The fish raced downstream, taking line. Soon I was afraid I would lose this magnificent creature, which now loomed as large to me as love.

I started to wade after it, stumbling on rocks, moving faster than I was comfortable with, propelled by the force of the current.

“Watch yourself there, partner,” said Johnny. “Ain't a fish in this river worth dying for.”

I managed to slow the fish and myself down and turned sideways to the flow to reduce its pressure on me. I took a lateral step, reeling in slack until I felt the shuddering terror on the other end of the line.

“Put some wood to it,” said Johnny. “There's no two ways about it: If you don't gain on it, it'll gain on you.”

“That's two ways right there,” I said.

“Win or lose. Live or die,” said Johnny. “Eat or be eaten.”

I took one more step downriver onto a rock, but when I lifted my upstream boot, the rock gave way. Water poured into my waders, then closed over my head. Something stronger than anything I had ever felt in my life pulled me down.

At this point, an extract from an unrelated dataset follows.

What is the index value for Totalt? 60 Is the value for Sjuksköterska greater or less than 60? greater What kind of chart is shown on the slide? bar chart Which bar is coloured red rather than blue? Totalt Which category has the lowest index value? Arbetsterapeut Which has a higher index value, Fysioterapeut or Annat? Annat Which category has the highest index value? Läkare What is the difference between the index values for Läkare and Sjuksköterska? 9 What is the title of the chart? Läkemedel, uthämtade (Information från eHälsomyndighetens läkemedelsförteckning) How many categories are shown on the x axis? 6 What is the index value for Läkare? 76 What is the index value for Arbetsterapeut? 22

I managed to fight it until I got my head above the surface for an instant. I gulped in air, but water came with it, and when I went down again, I was struggling so hard that I coughed beneath the surface, which brought even more into my lungs.

My eyes opened and I saw far above me the bright, living, inaccessible sky. Then suddenly some terrible creature grabbed hold of me as if to tear my head from my body. I struggled against it. But it was no use. I went limp. At that very moment I felt something levitating me until I broke the surface.

“You're all right now,” Rob said. “Just let your feet down. It's shallow here. We're still above the rapids. You're safe.”

I was coughing when I felt the bottom under one heel. Rob's arm beneath my chin let go, and I came to a standing position. The water in my boots was so heavy I could barely move.